** Text **
========
Missing couple found dismembered in Tai Kok Tsui flat; two arrested
The dismembered remains of an elderly couple who vanished a fortnight ago were found in a flat in Tai Kok Tsui, Kowloon, yesterday after police arrested their youngest son and a friend.
Their heads were found in the refrigerator and police recovered parts of three arms and four legs from the flat.
But officers were still looking for the torsos of the couple, Chau Wing-ki, 64, and his wife, Siu Yuet-yee, 63.
The horrific discovery came to light after officers picked up their 29-year-old son at the family's flat in Western about 7am.
They then arrested the second suspect, a 35-year-old man, in the second-floor flat of Hoi Hing Building in Kok Cheung Street, Tai Kok Tsui, about 10.30am.
Inside the bloodstained flat, police seized several plastic bags and moisture-proof plastic boxes that contained body parts. They also found a chopping board, saws and knives. "Everything could be evidence," a police source said. "We have to check everything … carefully."
Forensic pathologists and detectives were still in the Tai Kok Tsui flat last night looking for other body parts.
The source said some parts had been dumped in the sea.
Senior Superintendent Eddie Ma Chi-kin, of Hong Kong Island regional crime unit, said a DNA test was required to confirm the identities. "We have reason to believe the flat was the site of the killing," he said. "We are now investigating the motive."
Another police source said the couple were lured to the Tai Kok Tsui flat after the younger son said he wanted to buy it.
They were reported missing by their 35-year-old eldest son last Saturday. The youngest son told police he met his parents in Mong Kok on March 2 and they told him they were going to the mainland for a few days.
But police revealed yesterday that the couple were killed on March 1. They became suspicious after finding no record of them leaving the city.
Officers made the arrests after studying closed-circuit footage and interviewing the two sons and their friends and relatives.
Chau formerly worked for a shipping company and his wife with China Merchant Group.
========
** Supplied material **
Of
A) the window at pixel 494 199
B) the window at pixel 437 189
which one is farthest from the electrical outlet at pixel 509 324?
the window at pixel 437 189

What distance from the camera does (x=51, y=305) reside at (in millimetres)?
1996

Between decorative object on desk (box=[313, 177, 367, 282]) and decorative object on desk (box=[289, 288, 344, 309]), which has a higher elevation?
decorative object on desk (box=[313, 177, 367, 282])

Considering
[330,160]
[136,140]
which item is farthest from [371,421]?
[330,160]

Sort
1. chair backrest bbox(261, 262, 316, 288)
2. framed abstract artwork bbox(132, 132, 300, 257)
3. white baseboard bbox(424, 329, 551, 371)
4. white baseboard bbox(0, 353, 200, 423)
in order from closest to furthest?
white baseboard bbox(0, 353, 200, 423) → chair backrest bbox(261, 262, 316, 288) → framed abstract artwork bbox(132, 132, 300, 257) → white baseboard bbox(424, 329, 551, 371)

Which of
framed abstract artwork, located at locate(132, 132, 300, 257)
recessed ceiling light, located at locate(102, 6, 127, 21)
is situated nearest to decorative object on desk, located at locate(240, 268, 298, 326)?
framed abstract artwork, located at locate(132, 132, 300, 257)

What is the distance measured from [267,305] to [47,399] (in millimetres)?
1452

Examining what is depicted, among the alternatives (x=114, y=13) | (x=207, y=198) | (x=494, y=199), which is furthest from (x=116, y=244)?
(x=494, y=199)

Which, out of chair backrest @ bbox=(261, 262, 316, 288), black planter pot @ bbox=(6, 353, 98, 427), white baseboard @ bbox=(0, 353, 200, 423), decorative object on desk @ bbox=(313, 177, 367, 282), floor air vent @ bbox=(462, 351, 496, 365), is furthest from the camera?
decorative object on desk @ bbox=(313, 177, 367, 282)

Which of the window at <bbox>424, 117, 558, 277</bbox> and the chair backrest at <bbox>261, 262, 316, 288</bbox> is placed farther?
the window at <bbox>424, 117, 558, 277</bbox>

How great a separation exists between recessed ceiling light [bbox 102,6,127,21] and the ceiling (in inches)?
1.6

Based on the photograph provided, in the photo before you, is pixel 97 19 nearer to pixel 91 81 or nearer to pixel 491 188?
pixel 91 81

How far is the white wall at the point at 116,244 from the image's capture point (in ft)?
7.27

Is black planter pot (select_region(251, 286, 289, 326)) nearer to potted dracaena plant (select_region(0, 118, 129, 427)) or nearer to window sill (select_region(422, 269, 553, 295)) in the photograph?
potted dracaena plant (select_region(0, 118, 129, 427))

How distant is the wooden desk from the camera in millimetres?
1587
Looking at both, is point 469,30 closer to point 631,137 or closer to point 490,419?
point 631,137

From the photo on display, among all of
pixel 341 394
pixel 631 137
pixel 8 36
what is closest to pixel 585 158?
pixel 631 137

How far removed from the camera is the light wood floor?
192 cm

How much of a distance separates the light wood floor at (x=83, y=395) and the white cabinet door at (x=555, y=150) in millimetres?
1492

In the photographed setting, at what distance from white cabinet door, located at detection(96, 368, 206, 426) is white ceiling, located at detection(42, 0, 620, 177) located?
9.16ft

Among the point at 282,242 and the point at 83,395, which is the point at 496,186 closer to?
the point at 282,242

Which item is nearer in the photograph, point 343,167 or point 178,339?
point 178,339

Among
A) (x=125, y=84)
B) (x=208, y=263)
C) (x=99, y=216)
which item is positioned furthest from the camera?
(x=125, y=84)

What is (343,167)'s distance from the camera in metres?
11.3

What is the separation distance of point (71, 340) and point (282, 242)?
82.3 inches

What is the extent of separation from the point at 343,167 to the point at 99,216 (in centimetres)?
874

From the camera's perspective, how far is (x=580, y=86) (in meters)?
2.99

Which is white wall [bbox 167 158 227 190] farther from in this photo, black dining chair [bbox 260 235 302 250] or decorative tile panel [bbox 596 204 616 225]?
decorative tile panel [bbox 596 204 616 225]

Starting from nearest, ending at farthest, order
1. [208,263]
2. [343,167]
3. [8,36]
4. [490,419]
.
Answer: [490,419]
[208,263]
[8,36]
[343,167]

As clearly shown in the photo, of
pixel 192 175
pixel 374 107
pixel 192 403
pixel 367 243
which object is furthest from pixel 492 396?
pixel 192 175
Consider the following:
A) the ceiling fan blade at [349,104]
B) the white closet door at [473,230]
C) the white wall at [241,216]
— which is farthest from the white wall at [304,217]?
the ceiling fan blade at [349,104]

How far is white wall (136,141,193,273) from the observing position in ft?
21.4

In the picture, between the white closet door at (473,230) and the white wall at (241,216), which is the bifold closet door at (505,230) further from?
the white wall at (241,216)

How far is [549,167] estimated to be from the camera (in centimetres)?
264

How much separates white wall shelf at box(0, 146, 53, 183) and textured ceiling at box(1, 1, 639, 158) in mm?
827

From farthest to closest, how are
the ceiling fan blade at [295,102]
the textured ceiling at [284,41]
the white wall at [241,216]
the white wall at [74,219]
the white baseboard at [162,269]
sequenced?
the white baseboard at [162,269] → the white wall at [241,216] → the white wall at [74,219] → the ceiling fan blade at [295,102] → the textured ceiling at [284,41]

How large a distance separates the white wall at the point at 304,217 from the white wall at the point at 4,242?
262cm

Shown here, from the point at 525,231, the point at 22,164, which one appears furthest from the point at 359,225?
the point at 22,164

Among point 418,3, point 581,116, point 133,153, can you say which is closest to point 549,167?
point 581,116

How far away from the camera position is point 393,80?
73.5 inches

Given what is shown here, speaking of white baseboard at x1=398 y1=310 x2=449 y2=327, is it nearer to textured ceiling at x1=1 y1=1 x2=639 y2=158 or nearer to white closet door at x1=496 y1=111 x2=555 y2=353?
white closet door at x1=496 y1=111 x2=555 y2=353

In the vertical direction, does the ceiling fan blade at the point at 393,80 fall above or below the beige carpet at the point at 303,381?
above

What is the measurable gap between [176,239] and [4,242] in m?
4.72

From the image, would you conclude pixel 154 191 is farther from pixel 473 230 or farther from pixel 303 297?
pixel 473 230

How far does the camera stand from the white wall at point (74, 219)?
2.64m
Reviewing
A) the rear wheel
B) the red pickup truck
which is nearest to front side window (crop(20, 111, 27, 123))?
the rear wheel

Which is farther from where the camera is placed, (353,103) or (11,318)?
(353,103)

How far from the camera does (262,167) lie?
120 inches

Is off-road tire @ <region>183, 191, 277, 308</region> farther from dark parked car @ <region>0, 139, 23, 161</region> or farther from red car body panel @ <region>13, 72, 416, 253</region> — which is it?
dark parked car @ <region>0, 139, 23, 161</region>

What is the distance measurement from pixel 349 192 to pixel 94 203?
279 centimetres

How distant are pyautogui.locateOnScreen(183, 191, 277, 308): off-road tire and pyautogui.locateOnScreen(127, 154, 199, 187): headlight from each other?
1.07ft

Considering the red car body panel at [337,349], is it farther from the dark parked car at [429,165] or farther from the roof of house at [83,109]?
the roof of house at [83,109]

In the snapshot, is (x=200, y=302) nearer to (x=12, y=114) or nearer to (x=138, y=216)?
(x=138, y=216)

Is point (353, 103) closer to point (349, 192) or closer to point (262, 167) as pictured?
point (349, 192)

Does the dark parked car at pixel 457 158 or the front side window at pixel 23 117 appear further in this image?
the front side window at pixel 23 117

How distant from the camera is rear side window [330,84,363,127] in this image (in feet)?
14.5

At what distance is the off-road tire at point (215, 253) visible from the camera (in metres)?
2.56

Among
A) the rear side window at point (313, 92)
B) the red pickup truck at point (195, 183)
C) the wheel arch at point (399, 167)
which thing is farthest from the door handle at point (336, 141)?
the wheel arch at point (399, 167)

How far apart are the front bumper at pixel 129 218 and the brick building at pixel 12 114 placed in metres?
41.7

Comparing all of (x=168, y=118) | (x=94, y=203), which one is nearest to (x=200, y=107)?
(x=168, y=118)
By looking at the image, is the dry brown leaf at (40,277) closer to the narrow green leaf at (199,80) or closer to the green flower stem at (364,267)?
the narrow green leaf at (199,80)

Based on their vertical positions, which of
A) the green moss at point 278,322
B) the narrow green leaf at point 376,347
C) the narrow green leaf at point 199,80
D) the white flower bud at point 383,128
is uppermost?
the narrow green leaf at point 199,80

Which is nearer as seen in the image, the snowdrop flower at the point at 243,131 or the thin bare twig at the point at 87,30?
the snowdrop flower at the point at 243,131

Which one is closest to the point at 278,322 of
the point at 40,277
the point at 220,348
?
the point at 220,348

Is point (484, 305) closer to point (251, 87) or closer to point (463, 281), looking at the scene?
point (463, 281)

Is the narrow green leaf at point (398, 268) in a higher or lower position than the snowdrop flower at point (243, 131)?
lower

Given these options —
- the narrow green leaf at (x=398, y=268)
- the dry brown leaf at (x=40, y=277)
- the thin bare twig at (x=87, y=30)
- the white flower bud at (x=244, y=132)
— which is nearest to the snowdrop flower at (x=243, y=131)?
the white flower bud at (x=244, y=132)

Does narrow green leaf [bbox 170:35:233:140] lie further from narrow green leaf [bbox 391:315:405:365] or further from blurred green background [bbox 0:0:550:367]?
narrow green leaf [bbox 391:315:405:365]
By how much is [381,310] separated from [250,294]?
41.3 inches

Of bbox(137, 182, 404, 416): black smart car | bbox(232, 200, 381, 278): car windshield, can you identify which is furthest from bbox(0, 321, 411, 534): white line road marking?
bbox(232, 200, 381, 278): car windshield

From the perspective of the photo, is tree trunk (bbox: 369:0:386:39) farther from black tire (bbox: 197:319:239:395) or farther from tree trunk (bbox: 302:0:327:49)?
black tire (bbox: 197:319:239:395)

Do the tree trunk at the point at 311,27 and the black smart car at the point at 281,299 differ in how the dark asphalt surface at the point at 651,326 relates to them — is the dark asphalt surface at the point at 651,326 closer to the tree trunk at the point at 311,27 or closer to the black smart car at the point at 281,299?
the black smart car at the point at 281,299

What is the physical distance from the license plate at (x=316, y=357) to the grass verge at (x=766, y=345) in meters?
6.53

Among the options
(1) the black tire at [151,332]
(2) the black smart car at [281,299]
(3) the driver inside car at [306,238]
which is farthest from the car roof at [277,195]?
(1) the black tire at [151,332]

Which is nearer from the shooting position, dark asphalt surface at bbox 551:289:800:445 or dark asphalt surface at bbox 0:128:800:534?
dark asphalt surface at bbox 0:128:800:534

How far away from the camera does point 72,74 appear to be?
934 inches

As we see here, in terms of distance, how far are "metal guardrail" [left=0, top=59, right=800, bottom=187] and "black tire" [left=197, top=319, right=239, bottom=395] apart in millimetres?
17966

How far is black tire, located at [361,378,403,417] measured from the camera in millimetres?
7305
========
** Work to complete **
In the news report, on what date do police say the couple were killed?

** Task result **
March 1